Can I charge a late fee in Yakima?

Yes, you can charge late fees, but they must be reasonable and explicitly stated in your lease agreement. Washington law caps late fees at a certain percentage or amount, so ensure your fee is compliant. You cannot charge a late fee until the rent is at least five days past due.

Q5

What if my tenant leaves belongings behind after an eviction?

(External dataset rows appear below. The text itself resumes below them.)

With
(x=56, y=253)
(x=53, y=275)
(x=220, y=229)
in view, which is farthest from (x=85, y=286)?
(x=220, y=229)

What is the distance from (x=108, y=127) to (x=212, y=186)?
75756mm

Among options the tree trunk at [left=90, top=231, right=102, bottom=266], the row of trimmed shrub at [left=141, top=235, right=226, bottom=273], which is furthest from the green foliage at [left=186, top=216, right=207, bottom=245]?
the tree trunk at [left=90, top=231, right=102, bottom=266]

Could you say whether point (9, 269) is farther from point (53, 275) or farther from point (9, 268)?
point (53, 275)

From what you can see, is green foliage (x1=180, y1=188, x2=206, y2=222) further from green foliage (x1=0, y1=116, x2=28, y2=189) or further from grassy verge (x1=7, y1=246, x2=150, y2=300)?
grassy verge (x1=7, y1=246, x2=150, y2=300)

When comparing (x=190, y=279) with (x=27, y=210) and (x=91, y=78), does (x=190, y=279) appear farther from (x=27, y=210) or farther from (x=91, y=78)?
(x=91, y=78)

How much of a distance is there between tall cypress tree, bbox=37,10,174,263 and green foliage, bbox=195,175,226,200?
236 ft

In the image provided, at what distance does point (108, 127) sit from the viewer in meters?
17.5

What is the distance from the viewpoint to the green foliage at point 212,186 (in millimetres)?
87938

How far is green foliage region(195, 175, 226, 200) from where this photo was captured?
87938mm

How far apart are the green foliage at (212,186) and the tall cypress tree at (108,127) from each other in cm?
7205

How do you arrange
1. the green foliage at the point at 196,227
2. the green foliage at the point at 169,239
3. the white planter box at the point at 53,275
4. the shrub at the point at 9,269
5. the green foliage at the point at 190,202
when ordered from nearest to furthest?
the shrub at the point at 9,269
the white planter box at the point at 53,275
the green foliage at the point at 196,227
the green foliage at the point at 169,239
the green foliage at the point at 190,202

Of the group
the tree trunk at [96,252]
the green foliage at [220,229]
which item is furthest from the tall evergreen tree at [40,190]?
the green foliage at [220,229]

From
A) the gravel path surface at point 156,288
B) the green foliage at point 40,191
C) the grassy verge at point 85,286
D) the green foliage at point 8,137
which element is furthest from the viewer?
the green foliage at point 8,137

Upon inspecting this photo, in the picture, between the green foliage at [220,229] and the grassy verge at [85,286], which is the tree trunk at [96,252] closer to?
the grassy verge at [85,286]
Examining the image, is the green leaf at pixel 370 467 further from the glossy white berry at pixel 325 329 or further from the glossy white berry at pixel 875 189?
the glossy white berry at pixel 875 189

You have specific legal obligations regarding abandoned property in Washington. You must store the property, send a notice to the tenant, and give them a reasonable time (usually 45 days) to retrieve it. If they don't, you can sell or dispose of it, but you may need to apply the proceeds to outstanding debts. Do not simply throw out their belongings; you could face legal consequences.

06Score

What this score means for landlords2

A 5.4/10 places Yakima in the 89th percentile of Washington cities on the Eviction Risk Score index. The score is the average of the nine sub-axes, all calibrated on a national 1–10 scale where 1 is most landlord-friendly and 10 is most tenant-protective. The 50-year reconstruction shows this score has risen sharply since 1976 — a structural drift driven by court-calendar growth, rent-control adoption, and the rise of tenant-side legal aid. The trajectory matters more than the snapshot: the score is the climate, not the weather.